>>>>

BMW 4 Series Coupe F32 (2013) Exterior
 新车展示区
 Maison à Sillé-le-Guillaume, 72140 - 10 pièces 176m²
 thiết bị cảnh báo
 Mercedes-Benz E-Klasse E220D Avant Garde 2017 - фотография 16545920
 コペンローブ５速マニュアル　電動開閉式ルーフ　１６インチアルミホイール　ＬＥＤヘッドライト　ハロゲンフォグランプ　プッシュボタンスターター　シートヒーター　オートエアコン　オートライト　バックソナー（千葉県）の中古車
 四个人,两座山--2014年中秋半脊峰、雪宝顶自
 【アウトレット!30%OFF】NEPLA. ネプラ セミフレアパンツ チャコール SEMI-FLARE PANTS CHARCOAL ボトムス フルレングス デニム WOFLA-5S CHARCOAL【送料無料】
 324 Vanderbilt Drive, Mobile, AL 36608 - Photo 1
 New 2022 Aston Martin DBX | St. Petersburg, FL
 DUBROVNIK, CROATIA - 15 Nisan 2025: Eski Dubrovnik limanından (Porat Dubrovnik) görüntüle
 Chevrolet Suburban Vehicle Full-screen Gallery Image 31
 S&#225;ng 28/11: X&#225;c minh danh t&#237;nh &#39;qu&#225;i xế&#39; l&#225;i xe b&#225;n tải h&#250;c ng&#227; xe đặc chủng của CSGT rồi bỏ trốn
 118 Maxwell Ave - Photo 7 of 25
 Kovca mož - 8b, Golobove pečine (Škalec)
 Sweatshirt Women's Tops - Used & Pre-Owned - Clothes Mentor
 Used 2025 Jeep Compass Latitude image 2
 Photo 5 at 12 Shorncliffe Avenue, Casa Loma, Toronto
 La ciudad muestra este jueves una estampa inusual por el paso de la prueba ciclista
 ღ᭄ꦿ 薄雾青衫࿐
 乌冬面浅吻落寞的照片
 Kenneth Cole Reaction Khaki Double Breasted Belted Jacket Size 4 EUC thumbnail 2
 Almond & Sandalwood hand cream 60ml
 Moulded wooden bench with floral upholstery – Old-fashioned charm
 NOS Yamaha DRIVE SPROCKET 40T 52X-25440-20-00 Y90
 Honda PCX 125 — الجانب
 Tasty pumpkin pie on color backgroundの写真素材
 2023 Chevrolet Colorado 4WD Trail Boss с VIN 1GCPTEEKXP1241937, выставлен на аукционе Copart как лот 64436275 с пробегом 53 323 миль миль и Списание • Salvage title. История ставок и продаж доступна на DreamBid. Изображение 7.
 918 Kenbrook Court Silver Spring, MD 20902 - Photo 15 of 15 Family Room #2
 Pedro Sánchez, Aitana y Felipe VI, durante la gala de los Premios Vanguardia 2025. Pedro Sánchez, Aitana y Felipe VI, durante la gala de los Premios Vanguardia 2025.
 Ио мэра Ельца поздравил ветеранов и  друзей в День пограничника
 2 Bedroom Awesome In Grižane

<<<<

All of the entries above are to be printed again exactly.

— Solution to the problem —
BMW 4 Series Coupe F32 (2013) Exterior
 新车展示区
 Maison à Sillé-le-Guillaume, 72140 - 10 pièces 176m²
 thiết bị cảnh báo
 Mercedes-Benz E-Klasse E220D Avant Garde 2017 - фотография 16545920
 コペンローブ５速マニュアル　電動開閉式ルーフ　１６インチアルミホイール　ＬＥＤヘッドライト　ハロゲンフォグランプ　プッシュボタンスターター　シートヒーター　オートエアコン　オートライト　バックソナー（千葉県）の中古車
 四个人,两座山--2014年中秋半脊峰、雪宝顶自
 【アウトレット!30%OFF】NEPLA. ネプラ セミフレアパンツ チャコール SEMI-FLARE PANTS CHARCOAL ボトムス フルレングス デニム WOFLA-5S CHARCOAL【送料無料】
 324 Vanderbilt Drive, Mobile, AL 36608 - Photo 1
 New 2022 Aston Martin DBX | St. Petersburg, FL
 DUBROVNIK, CROATIA - 15 Nisan 2025: Eski Dubrovnik limanından (Porat Dubrovnik) görüntüle
 Chevrolet Suburban Vehicle Full-screen Gallery Image 31
 S&#225;ng 28/11: X&#225;c minh danh t&#237;nh &#39;qu&#225;i xế&#39; l&#225;i xe b&#225;n tải h&#250;c ng&#227; xe đặc chủng của CSGT rồi bỏ trốn
 118 Maxwell Ave - Photo 7 of 25
 Kovca mož - 8b, Golobove pečine (Škalec)
 Sweatshirt Women's Tops - Used & Pre-Owned - Clothes Mentor
 Used 2025 Jeep Compass Latitude image 2
 Photo 5 at 12 Shorncliffe Avenue, Casa Loma, Toronto
 La ciudad muestra este jueves una estampa inusual por el paso de la prueba ciclista
 ღ᭄ꦿ 薄雾青衫࿐
 乌冬面浅吻落寞的照片
 Kenneth Cole Reaction Khaki Double Breasted Belted Jacket Size 4 EUC thumbnail 2
 Almond & Sandalwood hand cream 60ml
 Moulded wooden bench with floral upholstery – Old-fashioned charm
 NOS Yamaha DRIVE SPROCKET 40T 52X-25440-20-00 Y90
 Honda PCX 125 — الجانب
 Tasty pumpkin pie on color backgroundの写真素材
 2023 Chevrolet Colorado 4WD Trail Boss с VIN 1GCPTEEKXP1241937, выставлен на аукционе Copart как лот 64436275 с пробегом 53 323 миль миль и Списание • Salvage title. История ставок и продаж доступна на DreamBid. Изображение 7.
 918 Kenbrook Court Silver Spring, MD 20902 - Photo 15 of 15 Family Room #2
 Pedro Sánchez, Aitana y Felipe VI, durante la gala de los Premios Vanguardia 2025. Pedro Sánchez, Aitana y Felipe VI, durante la gala de los Premios Vanguardia 2025.
 Ио мэра Ельца поздравил ветеранов и  друзей в День пограничника
 2 Bedroom Awesome In Grižane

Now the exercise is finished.